Zitierter Text:
>>>>>

Seit Bekanntwerden des umfangreichen Spionageprogramms der NSA verteidigen die US-Behörden die Überwachung mit unterschiedlichen Argumenten. So treffe es nur Nicht-US-Bürger und es gebe eine richterliche Aufsicht durch den Foreign Intelligence Surveillance Court (FISC), dessen Entscheidungen jedoch geheim bleiben. Aber wenn nicht davon ausgegangen wird, dass es sich bei der Zielperson um einen US-Bürger handelt, reichen dem NSA-Analysten laut Guardian ganz allgemeine Verfügungen des FISC. Die beziehen sich dann gar nicht auf bestimmte Zielpersonen. Sie gelten demnach für bis zu zwölf Monate und verpflichten Telefonanbieter sowie Internet-Dienste, die Kommunikation eines Individuums offenzulegen.
Die nun veröffentlichten Dokumente legen aber außerdem nahe, dass einmal abgegriffene Informationen auch dann nicht unbedingt gelöscht werden müssen, wenn klar wird, dass ein US-Bürger daran beteiligt war. Der NSA-Direktor kann verfügen, dass gesammelte Informationen behalten werden, wenn darin "bedeutende nachrichtendienstliche Erkenntnisse" vermutet werden. Das gleiche gilt, wenn darin Beweise für ein Verbrechen erwartet werden oder wenn die Daten verschlüsselt sind. Die dürfen so lange aufbewahrt werden, bis sie entschlüsselt werden können.

<<<<<

Extrahierte Daten:
>>>>>

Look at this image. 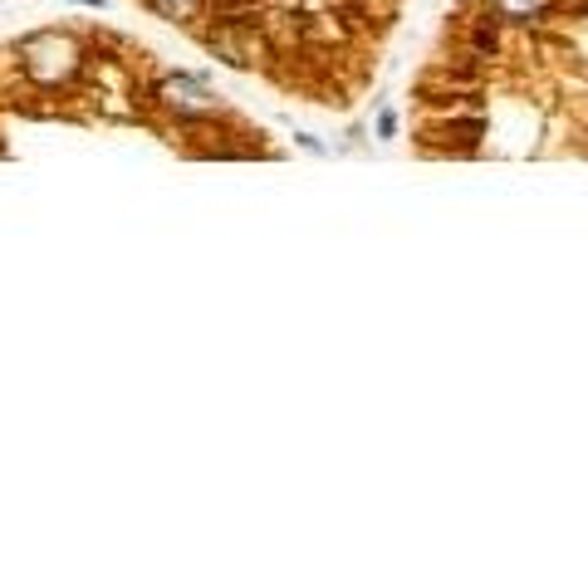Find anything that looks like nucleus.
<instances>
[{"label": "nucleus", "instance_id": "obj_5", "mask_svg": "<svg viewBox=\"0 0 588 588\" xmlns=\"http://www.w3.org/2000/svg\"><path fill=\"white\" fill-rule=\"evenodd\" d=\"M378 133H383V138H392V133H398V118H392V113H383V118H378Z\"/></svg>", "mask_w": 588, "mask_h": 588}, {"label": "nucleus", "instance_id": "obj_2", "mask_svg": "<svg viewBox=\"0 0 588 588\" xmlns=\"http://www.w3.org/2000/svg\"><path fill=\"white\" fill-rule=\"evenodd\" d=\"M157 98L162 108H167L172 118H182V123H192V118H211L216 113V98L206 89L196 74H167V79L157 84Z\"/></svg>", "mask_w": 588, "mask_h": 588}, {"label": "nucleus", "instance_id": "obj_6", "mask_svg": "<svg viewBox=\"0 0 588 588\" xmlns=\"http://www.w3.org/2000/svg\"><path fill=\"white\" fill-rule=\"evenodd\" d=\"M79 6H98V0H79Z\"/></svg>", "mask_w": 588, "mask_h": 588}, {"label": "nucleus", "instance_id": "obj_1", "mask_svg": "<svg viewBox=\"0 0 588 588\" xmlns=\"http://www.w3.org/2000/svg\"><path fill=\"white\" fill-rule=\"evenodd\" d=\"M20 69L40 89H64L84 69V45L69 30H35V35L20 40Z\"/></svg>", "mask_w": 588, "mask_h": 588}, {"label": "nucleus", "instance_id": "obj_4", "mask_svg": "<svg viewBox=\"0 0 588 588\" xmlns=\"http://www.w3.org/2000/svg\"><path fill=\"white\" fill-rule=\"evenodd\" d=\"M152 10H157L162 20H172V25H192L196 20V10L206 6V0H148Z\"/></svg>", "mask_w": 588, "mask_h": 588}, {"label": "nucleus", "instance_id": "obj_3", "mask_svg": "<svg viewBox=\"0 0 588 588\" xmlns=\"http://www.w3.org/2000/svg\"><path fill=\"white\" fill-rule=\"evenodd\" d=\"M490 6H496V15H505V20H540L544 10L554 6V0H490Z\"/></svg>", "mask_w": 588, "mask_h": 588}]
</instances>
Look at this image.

<<<<<

Aufgabenstellung 1: Schreiben Sie aus dem Text zur NSA-Überwachung den Abschnitt ab, der bei den Worten "Die nun veröffentlichten" beginnt, und hören Sie nach "entschlüsselt werden können." auf.
Aufgabenstellung 2: Für wie lange gelten die allgemeinen Verfügungen des FISC laut dem Text zur NSA-Überwachung?

Lösung 1:
Die nun veröffentlichten Dokumente legen aber außerdem nahe, dass einmal abgegriffene Informationen auch dann nicht unbedingt gelöscht werden müssen, wenn klar wird, dass ein US-Bürger daran beteiligt war. Der NSA-Direktor kann verfügen, dass gesammelte Informationen behalten werden, wenn darin "bedeutende nachrichtendienstliche Erkenntnisse" vermutet werden. Das gleiche gilt, wenn darin Beweise für ein Verbrechen erwartet werden oder wenn die Daten verschlüsselt sind. Die dürfen so lange aufbewahrt werden, bis sie entschlüsselt werden können.

Lösung 2: Für bis zu zwölf Monate.